** Begin **

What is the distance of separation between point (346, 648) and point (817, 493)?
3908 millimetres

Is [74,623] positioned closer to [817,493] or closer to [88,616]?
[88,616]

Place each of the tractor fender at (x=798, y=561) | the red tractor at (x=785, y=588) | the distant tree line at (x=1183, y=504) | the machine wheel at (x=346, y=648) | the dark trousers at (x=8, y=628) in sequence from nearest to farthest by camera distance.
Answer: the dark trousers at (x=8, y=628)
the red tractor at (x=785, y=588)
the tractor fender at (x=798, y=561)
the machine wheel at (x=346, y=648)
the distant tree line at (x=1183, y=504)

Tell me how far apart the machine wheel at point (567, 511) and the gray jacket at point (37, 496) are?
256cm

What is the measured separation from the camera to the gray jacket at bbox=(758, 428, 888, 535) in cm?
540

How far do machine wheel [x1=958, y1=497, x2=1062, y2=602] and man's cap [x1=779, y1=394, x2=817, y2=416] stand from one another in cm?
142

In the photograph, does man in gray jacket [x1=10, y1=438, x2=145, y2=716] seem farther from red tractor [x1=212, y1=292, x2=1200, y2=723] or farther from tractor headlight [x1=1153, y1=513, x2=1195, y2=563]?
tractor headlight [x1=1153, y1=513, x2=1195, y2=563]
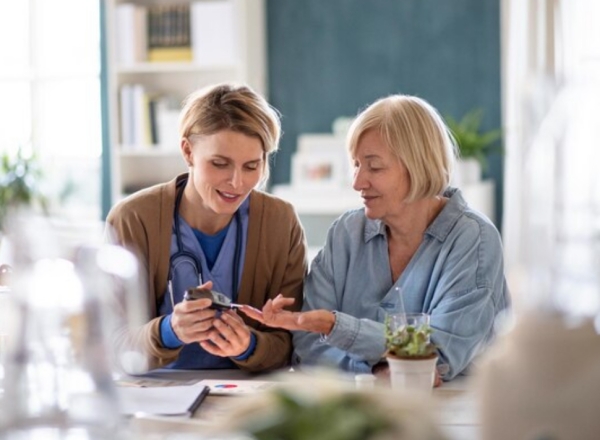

** End **

» **WHAT TO WORK ON**: Can you convert all the material above into a JSON list of strings, one string per line, leaving out blank lines and the pictures?

» **TASK OUTPUT**:
[
  "What is the distance of separation between point (346, 648) and point (817, 493)?",
  "3908 millimetres",
  "Is [74,623] positioned closer to [817,493] or closer to [88,616]?",
  "[88,616]",
  "Place each of the tractor fender at (x=798, y=561) | the red tractor at (x=785, y=588) | the distant tree line at (x=1183, y=504) | the machine wheel at (x=346, y=648) | the dark trousers at (x=8, y=628) in sequence from nearest to farthest by camera distance.",
  "Answer: the dark trousers at (x=8, y=628)",
  "the red tractor at (x=785, y=588)",
  "the tractor fender at (x=798, y=561)",
  "the machine wheel at (x=346, y=648)",
  "the distant tree line at (x=1183, y=504)",
  "Tell me how far apart the machine wheel at point (567, 511) and the gray jacket at point (37, 496) are?",
  "256cm",
  "What is the measured separation from the camera to the gray jacket at bbox=(758, 428, 888, 535) in cm?",
  "540",
  "How far do machine wheel [x1=958, y1=497, x2=1062, y2=602] and man's cap [x1=779, y1=394, x2=817, y2=416] stand from one another in cm?",
  "142",
  "In the photograph, does man in gray jacket [x1=10, y1=438, x2=145, y2=716] seem farther from red tractor [x1=212, y1=292, x2=1200, y2=723] or farther from tractor headlight [x1=1153, y1=513, x2=1195, y2=563]?",
  "tractor headlight [x1=1153, y1=513, x2=1195, y2=563]"
]